Milicien FDLR. Photo africa.jeuneafrique.com

Dans une alerte sécuritaire publié sur son compte Twitter, le Groupe d’étude sur le Congo, GEC (centre de recherche basé à l’université de New York) indique que plusieurs sources concordantes font état de la mort ce 20 mai 2019 du chef milicien John Love, de son vrai nom Muhawenimana Bunombe.

John Love avait créé une faction Nyatura en 2016 et collaborait avec les FDLR – FPC” écrit la série de tweets balancée par le Groupe d’étude sur le Congo.

Au départ, John Love n’était qu’un instituteur congolais de la communauté Hutu qui gérait un petit cybercafé à Nyanzale, dans l’ouest du territoire de Rutshuru” précise la source avant de poursuivre: “Il a ensuite rejoint les FDLR, dont il réparait les ordinateurs tout en suivant une formation militaire. Avec la bénédiction de certains commandants supérieurs des FDLR, il a ensuite créé sa propre milice, qui opère autour de Muriki, en territoire de Rutshuru“.

Le groupe de John Love est en connivence avec le Nyatura-FPC de Dominique Ndaruhutse et fait partie de la coalition CMC explique un de tweets du GEC.

En 2016 et 2017, il a pris part à des combats intenses contre le NDC-R et différentes factions Mazembe dans le nord de la chefferie de Bwito, en territoire de Rutshuru, souvent avec le soutien tacite des FDLR conclut la Tread du Groupe d’étude sur le Congo.
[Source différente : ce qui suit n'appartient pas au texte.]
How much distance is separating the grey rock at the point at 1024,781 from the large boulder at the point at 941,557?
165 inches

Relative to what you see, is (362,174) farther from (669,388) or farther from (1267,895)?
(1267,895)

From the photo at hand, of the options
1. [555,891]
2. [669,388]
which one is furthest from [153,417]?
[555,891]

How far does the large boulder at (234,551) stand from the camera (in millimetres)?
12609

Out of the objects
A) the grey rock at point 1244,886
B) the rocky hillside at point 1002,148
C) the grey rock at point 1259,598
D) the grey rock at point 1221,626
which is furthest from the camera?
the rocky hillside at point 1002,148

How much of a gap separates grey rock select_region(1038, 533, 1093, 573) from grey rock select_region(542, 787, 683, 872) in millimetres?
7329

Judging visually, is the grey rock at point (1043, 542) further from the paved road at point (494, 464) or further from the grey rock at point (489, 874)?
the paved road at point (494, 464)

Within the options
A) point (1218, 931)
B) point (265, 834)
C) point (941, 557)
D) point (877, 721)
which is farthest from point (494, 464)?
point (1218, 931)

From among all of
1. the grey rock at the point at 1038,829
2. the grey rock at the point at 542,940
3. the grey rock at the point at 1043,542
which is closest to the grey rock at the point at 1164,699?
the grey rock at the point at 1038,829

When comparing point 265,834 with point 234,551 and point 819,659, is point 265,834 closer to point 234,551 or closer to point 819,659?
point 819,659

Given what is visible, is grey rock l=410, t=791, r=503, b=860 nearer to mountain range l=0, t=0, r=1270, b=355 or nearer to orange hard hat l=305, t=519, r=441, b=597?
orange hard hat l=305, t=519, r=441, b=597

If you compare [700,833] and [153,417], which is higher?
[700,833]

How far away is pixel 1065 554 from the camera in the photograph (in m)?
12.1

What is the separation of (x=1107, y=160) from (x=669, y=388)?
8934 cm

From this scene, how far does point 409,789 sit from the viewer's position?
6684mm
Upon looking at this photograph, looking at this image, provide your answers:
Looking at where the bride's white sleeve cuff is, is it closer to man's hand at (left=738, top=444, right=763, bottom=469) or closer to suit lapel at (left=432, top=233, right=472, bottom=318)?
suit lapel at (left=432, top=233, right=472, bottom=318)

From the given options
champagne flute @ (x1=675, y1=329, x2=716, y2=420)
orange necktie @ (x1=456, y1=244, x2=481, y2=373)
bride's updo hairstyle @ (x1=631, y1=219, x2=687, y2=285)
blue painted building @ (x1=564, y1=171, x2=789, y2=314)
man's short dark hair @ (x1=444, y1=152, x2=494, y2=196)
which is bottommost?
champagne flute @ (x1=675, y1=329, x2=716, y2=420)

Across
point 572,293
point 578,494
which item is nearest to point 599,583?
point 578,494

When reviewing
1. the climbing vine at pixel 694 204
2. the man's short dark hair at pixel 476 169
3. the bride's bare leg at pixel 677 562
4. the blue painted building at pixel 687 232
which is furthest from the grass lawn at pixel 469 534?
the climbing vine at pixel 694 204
Entre 2016 et 2017, huit mouvements politico-militaires opérationnelles dans les provinces du Nord-Kivu, Sud-Kivu, Ituri et Kasaï à l’est et au centre de la République Démocratique du Congo s’étaient réuni au sein de la Coalition de Mouvements pour le Changement, CMC.

Ce regroupement politique et militaire des rébellions actives dans ces parties de la RDC avaient déclaré mettre fin à leur différends locaux en vue de combattre en commun la classe politique Congolaise (majorité et opposition) qui n’ont pas su respecter la constitution et dont les discussions pour trouver une issue à la crise actuelle n’aboutissaient toujours pas.

Dans une interview exclusive accordée à POLITICO.CD, Jules Mulumba, porte-parole de la Coalition des Mouvements pour le Changement, CMC, indiquait vouloir unir les forces des groupes d’autodéfense et de mouvements rebelles patriotiques pour « libérer le Congo de la classe politique médiocre et corrompue », en s’appuyant notamment sur les adhésions des groupes armés hostiles au régime en place et en appelant la population à rejoindre cette lutte par l’application de l’article 64 de la constitution Congolaise (Tout Congolais a le devoir de faire échec à tout individu ou groupe d’individus, exerçant le pouvoir en violation de la constitution.)